• _Selected passage_
● ● ●

# Lucid Dreaming > DV Academy > Current Courses > Dream Yoga >  >  T's Dream Yoga Workbook.

## tblanco

here's where I document working through the lessons of Sivason and reading the essential texts. I'm currently working through Andrew Holocek's book but I also have a copy of TYODAS as well. 

I'm 37. Have been working on LD off and on for the last 5 years. I have a 3 year old daughter and we talk about dreams together regularly.

Thank you for the space and the work you have put into this class. 

My goal here is to take the work seriously and to not take myself seriously. 

That and to WAKE UP.

----------


## tblanco

Also, I have a workbook in the DILD class that I update pretty regularly. If you look at this, take note, those instructors are pretty amazing as well.

----------


## tblanco

Sitting on a yoga ball and setting the timer for 7 minutes I start to pick up in this order

My breathing (loud nostrils)
The hard drive of the cable box whirring
Clicking from the same area
The water bowl tinkling
The fridge switches on and i can hear that motor now.
I come back to my breathing
I can hone in on the four of them together
Then i start to hear the tinnitus in my left ear
And i have to find my breathing again.
The cat comes in the room and drinks from the bowl
The dog chases the cat away
They both lay at my feet
I'm looking at them
Then i come back to my breathing. 
I can handle four pretty well with some slipping
With 5 there's one that keeps slipping
I can be distracted by movement.

----------


## tblanco

Doing the walking meditation with the sounds and I can hold about 5 at a time. Some slip as i remind myself to go back to my feet and my breathing, then i can add birds, crickets, cars, machines, and the ringing in my head.

Today i sat and went for a few minutes of the feeling meditation.
Starting with feet, hands and butt 
All things that were actively touching things
Then the fan blowing on my head
Then my shirt and shorts
My tongue in my mouth
Chest rising and falling
Easy to lose track while counting
But i would always go back to what was grounding me.

I"m playing a bit with the diffused vision but i'm not sure i get it yet.

----------


## FryingMan

> I"m playing a bit with the diffused vision but i'm not sure i get it yet.



Let go of all focus in your eyes, completely relax them, this should result in a sort of "doubled" vision.   If you're outside with nothing close by you may not notice a huge difference, but if you're indoors you should experience a pretty noticeable change if there are small objects nearby (they'll become doubled (this is easiest to see holding up a finger about 1 foot in front of your face).   While you're holding this relaxed, non-binocular-focused vision, place your awareness all across your full field of vision, particularly on the very edges (peripheral vision).   Notice things (moving or not) there.  Feel the pull to focus your vision on the things that you notice, try to find "where" this nudging comes from.   Keep your vision diffuse (non-focused).   It's a great exercise to try this outdoors in a busy place with lots of people bustling about.  See if you can follow particular people/objects with your awareness as they move without focusing on them with binocular vision (keep the eyes relaxed and things "doubled").

As you get better and better at it you can incorporate multiple senses at once: while doing diffuse vision, also notice multiple sound sources, feel your body/gravity, etc., all the while maintaining a centered, stable, calm. yet vigilant awareness.

----------


## tblanco

So i think i have a sense of this diffuse vision and it's difficult. I've had a few times where i've been able to grab the whole scene and follow things around without focusing on anything. The eyes want to pull but if i can stay relaxed, i can just follow moving objects similar to how i can move my physical awareness around my body in a relaxation exercise.  This has been one of the big things I"m working on over the holiday because with company and the bustle, I don't get much of a moment to myself or great sleep.

● ● ●

• _Data rows_
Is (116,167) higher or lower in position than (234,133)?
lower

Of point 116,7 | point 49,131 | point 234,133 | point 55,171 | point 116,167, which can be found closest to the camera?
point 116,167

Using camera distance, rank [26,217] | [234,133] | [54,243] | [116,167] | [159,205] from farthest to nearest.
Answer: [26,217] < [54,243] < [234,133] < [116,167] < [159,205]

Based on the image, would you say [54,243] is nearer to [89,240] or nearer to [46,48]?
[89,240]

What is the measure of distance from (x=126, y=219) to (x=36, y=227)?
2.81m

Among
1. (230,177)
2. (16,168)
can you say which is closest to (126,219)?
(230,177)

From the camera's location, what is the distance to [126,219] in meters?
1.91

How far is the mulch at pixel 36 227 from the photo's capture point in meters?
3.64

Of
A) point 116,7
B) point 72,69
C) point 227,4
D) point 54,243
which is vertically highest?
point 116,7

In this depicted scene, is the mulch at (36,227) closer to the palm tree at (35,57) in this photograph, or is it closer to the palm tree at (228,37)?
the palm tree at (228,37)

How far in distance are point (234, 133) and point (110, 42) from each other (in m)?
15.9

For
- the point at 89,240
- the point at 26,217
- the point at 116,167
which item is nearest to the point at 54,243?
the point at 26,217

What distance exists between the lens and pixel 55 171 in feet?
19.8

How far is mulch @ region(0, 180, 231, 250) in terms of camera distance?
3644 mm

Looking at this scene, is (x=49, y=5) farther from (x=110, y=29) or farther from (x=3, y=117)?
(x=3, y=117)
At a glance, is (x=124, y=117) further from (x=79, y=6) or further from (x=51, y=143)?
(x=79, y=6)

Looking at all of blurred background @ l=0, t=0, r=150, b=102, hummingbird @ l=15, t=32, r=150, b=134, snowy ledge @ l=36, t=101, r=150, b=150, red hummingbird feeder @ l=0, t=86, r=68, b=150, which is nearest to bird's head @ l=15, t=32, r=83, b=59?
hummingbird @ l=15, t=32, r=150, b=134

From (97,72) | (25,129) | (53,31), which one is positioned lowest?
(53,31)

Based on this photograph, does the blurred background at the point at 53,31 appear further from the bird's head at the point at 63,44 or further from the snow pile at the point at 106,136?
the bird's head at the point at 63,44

● ● ●

• _What is required_
Set down, word for word, the part of the dream yoga workbook thread between "here's where I" and "to WAKE UP.", inclusive.

• _Answer for this exercise_
here's where I document working through the lessons of Sivason and reading the essential texts. I'm currently working through Andrew Holocek's book but I also have a copy of TYODAS as well. 

I'm 37. Have been working on LD off and on for the last 5 years. I have a 3 year old daughter and we talk about dreams together regularly.

Thank you for the space and the work you have put into this class. 

My goal here is to take the work seriously and to not take myself seriously. 

That and to WAKE UP.